■ Task details ■
Transcribe everything in the HPCC notes below from "Research space: /mnt/research/quantgen" down to "and relatively expensive.", word for word.

═════ Text

HPCC & UKB

Mar 15, 2018

Previous Presentation

https://slides.agrueneberg.info/2017-09-22-hpcc-ukb.html

HPCC

Storage Solutions

Source: HPCC Documentation and User Manual

Group-specific paths:

Research space: /mnt/research/quantgen
Scratch space: /mnt/ls15/scratch/groups/quantgen

Research Space Quota

Research space is currently at 15 TB / 19 TB. Storage space is limited and relatively expensive.

Possible solutions:

Request to increase quotas of home directories to 1 TB (https://contact.icer.msu.edu/large_quota), make home directories readable for members of the quantgen group to allow sharing.
Use group-specific scratch directory for intermediate files that can be easily (within 4 hours?) recreated.
Have external backups of finished projects (we are investigating an in-house solution within IQ).
???

Other News

Please do not use #PBS -l 'feature=intel14' or #PBS -l 'feature=intel14|intel16' anymore, use #PBS -l 'feature=intel16' instead (our shared version of R will not work on intel14 and produce cryptic errors).
There is now a version of R with GPU support: please get in touch if you want to use it.

══════════
═════ Source data

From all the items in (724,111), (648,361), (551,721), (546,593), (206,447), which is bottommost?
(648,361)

══════════

■ Task response ■
Research space: /mnt/research/quantgen
Scratch space: /mnt/ls15/scratch/groups/quantgen

Research Space Quota

Research space is currently at 15 TB / 19 TB. Storage space is limited and relatively expensive.